Jon Corzine's MF Global is Bankrupt
The global financial crisis took yet another turn for the worse on Monday. According to Yahoo! Finance:
MF Global's meltdown in less than a week made it the biggest U.S. casualty of Europe's debt crisis, and the seventh-largest bankruptcy by assets in U.S. history.
The chief executive of MF Global Holdings Ltd. is Jon Corzine. According to The Economist recently, Mr. Corzine is:
Another former head of Goldman Sachs [potentially] running America’s Treasury, Mr Corzine (who is also a former governor of New Jersey) is seen as a long-shot candidate for the job when Tim Geithner steps down, or as a possible future White House economic adviser.
The Economist also mentions what it refers to as "The Corzine put". This cunningly constructed derivative means that MF Global:
Is offering an extra percentage point of interest to investors in its latest bond issue, should Jon Corzine, MF’s chief executive, quit to take a government job before July 2013.

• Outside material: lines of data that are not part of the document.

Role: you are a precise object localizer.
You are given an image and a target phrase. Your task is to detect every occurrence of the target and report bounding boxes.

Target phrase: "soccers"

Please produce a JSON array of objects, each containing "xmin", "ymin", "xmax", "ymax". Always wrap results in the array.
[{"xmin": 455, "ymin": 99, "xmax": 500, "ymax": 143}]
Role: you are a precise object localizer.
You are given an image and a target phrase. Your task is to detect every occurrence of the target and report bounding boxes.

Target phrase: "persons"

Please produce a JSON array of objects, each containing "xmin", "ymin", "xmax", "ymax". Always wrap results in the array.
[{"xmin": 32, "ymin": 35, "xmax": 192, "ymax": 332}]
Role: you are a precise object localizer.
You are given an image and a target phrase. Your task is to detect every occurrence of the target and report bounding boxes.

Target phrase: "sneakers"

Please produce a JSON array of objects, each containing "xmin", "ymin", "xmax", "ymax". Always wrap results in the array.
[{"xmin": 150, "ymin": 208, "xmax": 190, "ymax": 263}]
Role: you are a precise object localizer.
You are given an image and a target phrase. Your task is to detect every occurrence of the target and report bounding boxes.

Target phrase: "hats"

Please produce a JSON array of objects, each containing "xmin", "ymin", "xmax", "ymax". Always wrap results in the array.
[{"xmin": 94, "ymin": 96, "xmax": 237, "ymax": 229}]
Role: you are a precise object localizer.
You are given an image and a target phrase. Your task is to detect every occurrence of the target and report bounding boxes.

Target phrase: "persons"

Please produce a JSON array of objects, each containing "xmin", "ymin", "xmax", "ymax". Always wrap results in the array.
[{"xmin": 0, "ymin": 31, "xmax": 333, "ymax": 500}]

I wonder what MF Global bond holders make of that extra percentage point now? I also wonder what valuation MF shareholders are putting on their holdings today? In view of the current news it seems unlikely Mr. Corzine will ever achieve that position in government, although I suppose stranger things have happened. According to Reuters, ex Democratic New Jersey Governor Jon Corzine:
Has been a major fundraiser for Obama, having donated the maximum of $5,000 that an individual can give for a presidential campaign. He also held a lavish $35,800-a-head fundraising dinner for Obama at his home in April and raised or "bundled" donations of at least $500,000 so far for Obama's 2012 re-election effort.
Maybe in return Mr. Obama will send some of his own "political capital" in Mr. Corzine's direction one day, when memories have faded a little? Or there again perhaps not. According to The Economist once more:
It is unlikely that Mr Corzine will stage another comeback. On October 31st MF Global filed for bankruptcy after frantic efforts to sell assets or find a buyer failed. The cause of the firm’s demise were trades and strategies driven by Mr Corzine—not least disastrous bets in the market for European sovereign debt, making MF Global the largest American casualty of the euro-zone crisis so far.
The US regulators that are supposed to be keeping a close eye on this sort of thing have issued a statement on the MF Global fiasco. According to the U.S. Commodity Futures Trading Commission:
For several days, the SEC, CFTC and other regulators had been closely monitoring developments affecting MF Global, Inc., a jointly registered futures commission merchant and broker-dealer, in anticipation of a transaction that would include the transfer of customer accounts to another firm. Early this morning, MF Global informed the regulators that the transaction had not been agreed to and reported possible deficiencies in customer futures segregated accounts held at the firm. The SEC and CFTC have determined that a SIPC-led bankruptcy proceeding would be the safest and most prudent course of action to protect customer accounts and assets. SIPC announced today that it is initiating the liquidation of MF Global under the Securities Investor Protection Act (SIPA).
It sounds a lot like it's not just MF Global shareholders who will be forced to undergo a haircut. It sounds like there are some deficiencies in the supposedly segregated accounts of MF Global's customers too. According to the New York Times:
Regulators are examining whether MF Global diverted some customer funds to support its own trades as the firm teetered on the brink of collapse. It is still unclear where the money went. At first, as much as $950 million was believed to be missing, but as the firm sorted through its bankruptcy, that figure fell to less than $700 million by late Monday, the people briefed on the matter said.
For a closer look at the many billions of dollars involved in the latest Wall Street crash let's turn for assistance to Michael Bloomberg, who is an expert in such matters. According to Bloomberg Businessweek:
MF Global Holdings Ltd., the holding company for the broker-dealer run by ex-Goldman Sachs Group Inc. co-chairman Jon Corzine, filed for bankruptcy protection as it seeks to reorganize after making bets on European sovereign debt. Its broker-dealer unit, MF Global Inc., faces liquidation. The firm listed debt of $39.7 billion and assets of $41 billion in Chapter 11 papers filed yesterday in U.S. Bankruptcy Court in Manhattan.
Once upon a time Jon Corzine looked very closely at the causes of the downfall of Long Term Capital Management, according to Roger Lowenstein in another article on Bloomberg. However it doesn't seem as though he learned very much from that particular piece of financial history. This time around it looks like he's not only thoroughly cooked his own goose, but he's also burned considerable amounts of MF Global Inc.'s customers' money, supposedly safely protected from such abuse in "segregated" accounts. Losing money on the deal is a risk MF Global's shareholders and bondholders were presumably prepared to take. MF Global's customers believed they were taking no such risk. It now seems as though that belief was mistaken.